Page extract:
****************************************

Court :
Allahabad High Court
Brief :
The Hon’ble Allahabad High Court in Shalabh Agarwal And Another v. Additional Director General and Another [WRIT TAX No. 2070 of 2026 dated May 27, 2026] allowed the writ petition and held that the retention of seized cash by the Directorate of Revenue Intelligence ( “DRI” ) beyond the statutory period of six months under Section 110(2) of the Customs Act, 1962 ( “the Customs Act” ) was wholly without jurisdiction in the absence of a validly approved and communicated extension order, and further castigated the conduct of the DRI in transferring the seized cash to the Income Tax authorities during the pendency of writ proceedings as a “deliberate attempt to over reach and defeat the proceedings”.
Citation :
WRIT TAX No. 2070 of 2026 dated May 27, 2026
The Hon’ble Allahabad High Court in Shalabh Agarwal And Another v. Additional Director General and Another [WRIT TAX No. 2070 of 2026 dated May 27, 2026] allowed the writ petition and held that the retention of seized cash by the Directorate of Revenue Intelligence ( “DRI” ) beyond the statutory period of six months under Section 110(2) of the Customs Act, 1962 ( “the Customs Act” ) was wholly without jurisdiction in the absence of a validly approved and communicated extension order, and further castigated the conduct of the DRI in transferring the seized cash to the Income Tax authorities during the pendency of writ proceedings as a “deliberate attempt to over reach and defeat the proceedings”.
Facts:
Shalabh Agarwal and another ("the Petitioners") are connected with the bullion entities M/s Sanklap Golds Pvt. Ltd. and M/s KB Gold & Bullions, Bareilly. On August 20, 2025, the DRI conducted search proceedings at the premises of the said entities and seized cash amounting to Rs. 25,20,000/- under the provisions of the Customs Act.

****************************************

Information provided:
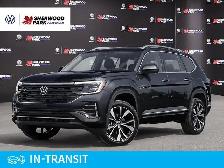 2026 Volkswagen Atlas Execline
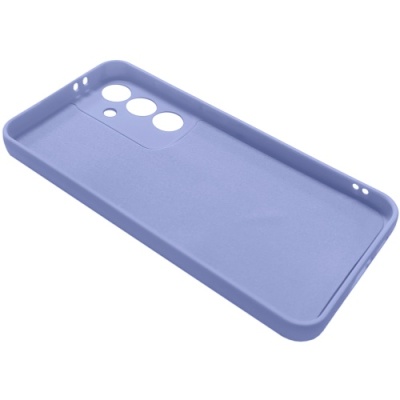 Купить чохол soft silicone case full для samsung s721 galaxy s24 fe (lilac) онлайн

****************************************

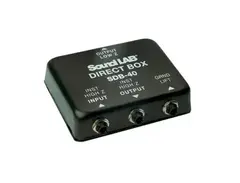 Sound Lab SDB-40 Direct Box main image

****************************************

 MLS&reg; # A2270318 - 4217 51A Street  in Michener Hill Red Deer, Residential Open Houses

****************************************

Required action A: In the case summary, shorten the paragraph beginning "Shalabh Agarwal and another" into a brief list that keeps its main facts.
Required action B: Write what comes next in the summary of the Allahabad High Court case, starting after its last sentence.

Response box A:
- The Petitioners, Shalabh Agarwal and another, are connected with two bullion entities in Bareilly: M/s Sanklap Golds Pvt. Ltd. and M/s KB Gold & Bullions.
- On August 20, 2025, the DRI searched the premises of these entities.
- During the search, the DRI seized Rs. 25,20,000/- in cash under the Customs Act.

Response box B:
The statutory period of six months for issuance of show cause notice under Section 124 of the Customs Act expired on February 19, 2026. However, neither any show cause notice was issued nor was any time extension order passed and communicated to the Petitioners prior to the expiry of the said six-month period.
Aggrieved, the Petitioners filed the writ petition on April 7, 2026, seeking a writ of mandamus directing release of the seized cash. During the proceedings, the DRI relied upon an internal note-sheet dated February 18, 2026, which was claimed to be the order passed under Section 110(2) extending the period for issuance of show cause notice by a further six months. The said note-sheet recited that investigation was pending in respect of the seized cash and certain currency notes suspected to be Fake Indian Currency Notes ( “FICN” ) recovered during subsequent searches in September 2025.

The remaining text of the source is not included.